Monitoring
Conjugated bilirubin measured within the first 24-48 hours of life and even after, should be normal (i.e., <95%). Neonates being investigated for conjugated hyperbilirubinemia should have prompt follow-up to rule out cholestasis and biliary atresia in a timely fashion.[75]
After discharge from the hospital, follow-up guidelines for infants who never received phototherapy are available.[7]
Neonates treated for unconjugated hyperbilirubinemia should be monitored for total serum bilirubin and hematocrit levels. Increased hematocrit and weight loss of >5% between birth and discharge increases the risk of readmission to the hospital after discharge for jaundice requiring repeat phototherapy.[95]
In neonates with hemolytic anemia (secondary to blood group incompatibility), polycythemia, and extravasation of blood, monitoring for hematocrit levels is important to exclude late-onset anemia and any ongoing problems in normal bilirubin conjugation and excretion.
Hearing and neurodevelopmental assessments should also be done to identify any residual effects of bilirubin encephalopathy.[44]

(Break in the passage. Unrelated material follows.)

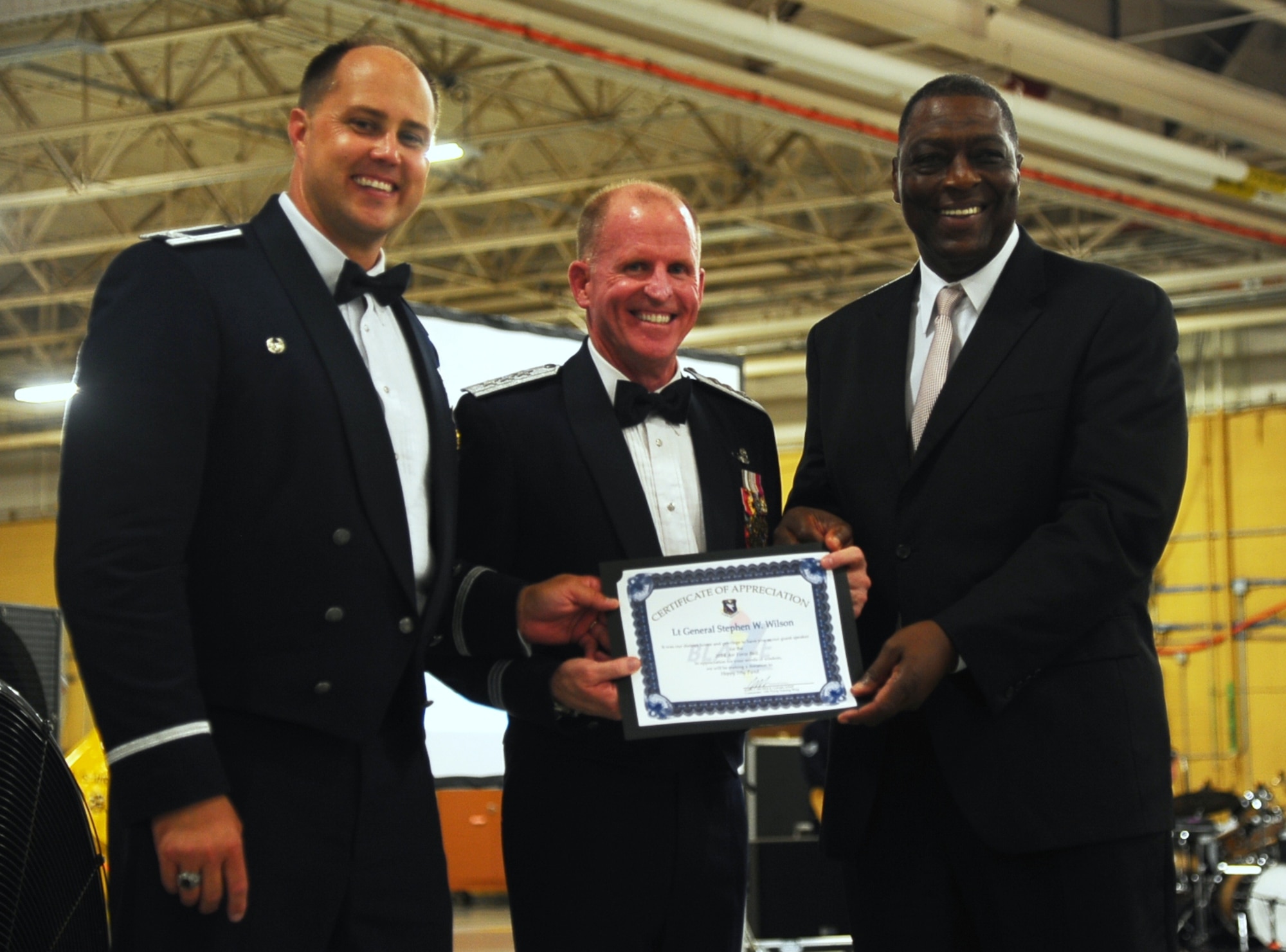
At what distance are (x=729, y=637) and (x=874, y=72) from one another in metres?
6.55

Surgical causes of increased enterohepatic circulation need follow-up with pediatric surgeons to ensure proper excretion of bile.

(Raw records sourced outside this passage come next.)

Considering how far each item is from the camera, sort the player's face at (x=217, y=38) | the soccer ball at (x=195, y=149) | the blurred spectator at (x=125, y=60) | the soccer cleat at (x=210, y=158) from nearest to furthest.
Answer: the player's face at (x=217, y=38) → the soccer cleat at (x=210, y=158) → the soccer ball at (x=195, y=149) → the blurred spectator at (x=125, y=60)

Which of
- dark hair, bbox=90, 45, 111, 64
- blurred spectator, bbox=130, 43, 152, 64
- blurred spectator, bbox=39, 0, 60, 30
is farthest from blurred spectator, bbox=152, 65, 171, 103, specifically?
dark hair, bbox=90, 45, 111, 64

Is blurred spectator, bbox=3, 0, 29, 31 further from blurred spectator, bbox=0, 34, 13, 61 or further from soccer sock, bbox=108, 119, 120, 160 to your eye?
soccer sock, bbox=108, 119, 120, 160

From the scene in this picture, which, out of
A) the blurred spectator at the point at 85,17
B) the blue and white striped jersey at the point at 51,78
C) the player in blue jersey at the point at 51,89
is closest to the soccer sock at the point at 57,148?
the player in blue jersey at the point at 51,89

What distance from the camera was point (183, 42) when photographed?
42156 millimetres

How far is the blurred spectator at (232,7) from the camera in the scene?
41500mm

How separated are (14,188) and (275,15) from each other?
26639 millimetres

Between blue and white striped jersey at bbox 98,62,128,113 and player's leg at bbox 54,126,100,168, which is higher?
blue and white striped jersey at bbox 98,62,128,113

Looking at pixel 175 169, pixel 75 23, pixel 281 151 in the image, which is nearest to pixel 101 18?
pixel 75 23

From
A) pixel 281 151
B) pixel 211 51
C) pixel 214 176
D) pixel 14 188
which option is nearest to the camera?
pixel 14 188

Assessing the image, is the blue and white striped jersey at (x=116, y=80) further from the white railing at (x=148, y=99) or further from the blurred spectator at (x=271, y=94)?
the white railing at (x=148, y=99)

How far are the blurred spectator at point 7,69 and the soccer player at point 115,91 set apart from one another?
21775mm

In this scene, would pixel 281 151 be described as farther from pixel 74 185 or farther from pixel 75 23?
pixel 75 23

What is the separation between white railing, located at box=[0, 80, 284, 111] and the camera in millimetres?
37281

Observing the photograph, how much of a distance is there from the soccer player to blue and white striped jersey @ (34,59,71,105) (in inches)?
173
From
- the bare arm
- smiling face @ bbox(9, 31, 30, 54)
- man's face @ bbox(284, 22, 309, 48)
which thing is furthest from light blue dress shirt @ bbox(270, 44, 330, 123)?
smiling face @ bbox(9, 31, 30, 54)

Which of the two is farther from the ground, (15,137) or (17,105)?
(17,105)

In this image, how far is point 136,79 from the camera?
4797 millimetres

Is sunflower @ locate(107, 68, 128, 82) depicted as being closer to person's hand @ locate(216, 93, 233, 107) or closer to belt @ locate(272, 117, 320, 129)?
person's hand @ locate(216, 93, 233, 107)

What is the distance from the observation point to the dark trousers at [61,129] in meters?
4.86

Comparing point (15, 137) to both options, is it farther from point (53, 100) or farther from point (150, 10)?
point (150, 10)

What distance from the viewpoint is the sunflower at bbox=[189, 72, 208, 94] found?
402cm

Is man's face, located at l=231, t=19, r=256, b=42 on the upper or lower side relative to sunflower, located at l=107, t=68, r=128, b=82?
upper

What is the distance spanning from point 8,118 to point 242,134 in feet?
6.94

Neonates with partial specific enzymatic conjugation defects need periodic monitoring of total serum bilirubin levels to avoid sustained high values.
Neonates with conjugated hyperbilirubinemia need monitoring dictated by its etiology: those with metabolic/genetic defects and clinical syndromes (such as alpha1-antitrypsin deficiency, cystic fibrosis, Zellweger, Dubin-Johnson, and Rotor) need follow-up and monitoring by a specialized team that can manage their varied clinical problems in addition to conjugated hyperbilirubinemia. Neonates with conjugated hyperbilirubinemia because of hepatitis secondary to infection usually do not require follow-up monitoring once the infection is treated and the hepatitis resolves.